In the passage on the merger closing loan, what interest rate does the loan carry?

**Selected passage**

● ● ● ● ●

At the Closing of the Mergers, the Consonus Principal Stockholder will provide a loan to Xxxxxxx X. Xxxxx in the principal amount of $100,000, with interest at twelve percent (12%), which loan will be secured by 21,142 shares of Company Common Stock issued to Xxxxxxx X. Xxxxx in connection with the Mergers (the “X. Xxxxx Closing Loan”).
Upon the successful completion of an initial public offering by the Company, if Xxxxxxx X. Xxxxx is at such time still employed by STI and/or the Company as the Chief Executive Officer of such entity, the Consonus Principal Stockholder will fund a cash bonus in the minimum amount of $589,593 and maximum amount of $624,688 to Xxxxxxx X. Xxxxx or to such recipients as Xxxxxxx X. Xxxxx may direct. A portion of such cash bonus will be paid in the form of forgiveness of the X. Xxxxx Closing Loan.

● ● ● ● ●

**Raw data**
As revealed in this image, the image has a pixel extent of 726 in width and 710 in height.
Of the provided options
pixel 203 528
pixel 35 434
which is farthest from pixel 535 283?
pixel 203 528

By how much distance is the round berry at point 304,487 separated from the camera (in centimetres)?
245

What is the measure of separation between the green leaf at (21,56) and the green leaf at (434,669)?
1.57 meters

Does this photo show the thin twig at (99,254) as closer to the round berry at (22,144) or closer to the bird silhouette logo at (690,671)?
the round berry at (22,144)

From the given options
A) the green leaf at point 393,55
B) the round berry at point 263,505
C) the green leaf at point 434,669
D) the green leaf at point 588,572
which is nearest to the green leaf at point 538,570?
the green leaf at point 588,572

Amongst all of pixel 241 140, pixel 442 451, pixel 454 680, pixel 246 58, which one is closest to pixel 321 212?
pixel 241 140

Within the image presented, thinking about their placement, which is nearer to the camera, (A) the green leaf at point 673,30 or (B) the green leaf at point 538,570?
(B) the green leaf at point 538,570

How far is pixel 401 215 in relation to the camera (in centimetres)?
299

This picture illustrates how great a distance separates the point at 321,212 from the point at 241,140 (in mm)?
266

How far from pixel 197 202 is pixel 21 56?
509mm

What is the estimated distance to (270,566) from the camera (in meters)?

● ● ● ● ●

**Written reply**
Twelve percent (12%).